_EXERCISE PROMPT_: Return the run of lines below that opens with the line containing "Lighting Up- 1940s" and closes with the line containing "What's the future?", keeping each one exact.

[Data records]
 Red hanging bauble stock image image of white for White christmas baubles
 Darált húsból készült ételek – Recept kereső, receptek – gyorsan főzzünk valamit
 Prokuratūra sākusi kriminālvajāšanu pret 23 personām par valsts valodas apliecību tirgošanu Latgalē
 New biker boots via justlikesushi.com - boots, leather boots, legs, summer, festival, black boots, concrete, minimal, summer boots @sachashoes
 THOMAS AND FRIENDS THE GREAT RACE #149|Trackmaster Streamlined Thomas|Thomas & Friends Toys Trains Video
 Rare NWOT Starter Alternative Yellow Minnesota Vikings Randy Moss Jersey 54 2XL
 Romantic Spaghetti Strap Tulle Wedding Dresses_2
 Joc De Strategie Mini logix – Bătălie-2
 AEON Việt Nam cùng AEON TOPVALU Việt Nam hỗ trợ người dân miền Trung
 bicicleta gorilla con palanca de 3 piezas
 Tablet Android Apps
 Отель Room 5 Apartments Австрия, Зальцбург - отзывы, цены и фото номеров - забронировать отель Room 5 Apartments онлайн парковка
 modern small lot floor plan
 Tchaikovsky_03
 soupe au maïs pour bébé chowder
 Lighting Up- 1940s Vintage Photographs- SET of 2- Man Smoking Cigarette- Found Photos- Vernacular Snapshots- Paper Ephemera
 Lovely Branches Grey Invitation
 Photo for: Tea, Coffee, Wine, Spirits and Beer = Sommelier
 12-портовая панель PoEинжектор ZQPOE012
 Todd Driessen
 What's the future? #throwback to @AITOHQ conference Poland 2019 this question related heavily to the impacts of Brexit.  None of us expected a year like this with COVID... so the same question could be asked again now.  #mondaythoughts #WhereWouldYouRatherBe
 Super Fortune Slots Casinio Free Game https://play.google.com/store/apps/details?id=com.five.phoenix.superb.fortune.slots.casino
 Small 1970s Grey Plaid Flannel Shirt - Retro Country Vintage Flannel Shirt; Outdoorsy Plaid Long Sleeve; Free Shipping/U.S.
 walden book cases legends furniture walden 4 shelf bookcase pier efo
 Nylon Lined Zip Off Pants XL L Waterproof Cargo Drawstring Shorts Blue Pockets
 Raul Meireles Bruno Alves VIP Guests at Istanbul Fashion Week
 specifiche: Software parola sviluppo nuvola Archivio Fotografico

_EXERCISE SOLUTION_:
 Lighting Up- 1940s Vintage Photographs- SET of 2- Man Smoking Cigarette- Found Photos- Vernacular Snapshots- Paper Ephemera
 Lovely Branches Grey Invitation
 Photo for: Tea, Coffee, Wine, Spirits and Beer = Sommelier
 12-портовая панель PoEинжектор ZQPOE012
 Todd Driessen
 What's the future? #throwback to @AITOHQ conference Poland 2019 this question related heavily to the impacts of Brexit.  None of us expected a year like this with COVID... so the same question could be asked again now.  #mondaythoughts #WhereWouldYouRatherBe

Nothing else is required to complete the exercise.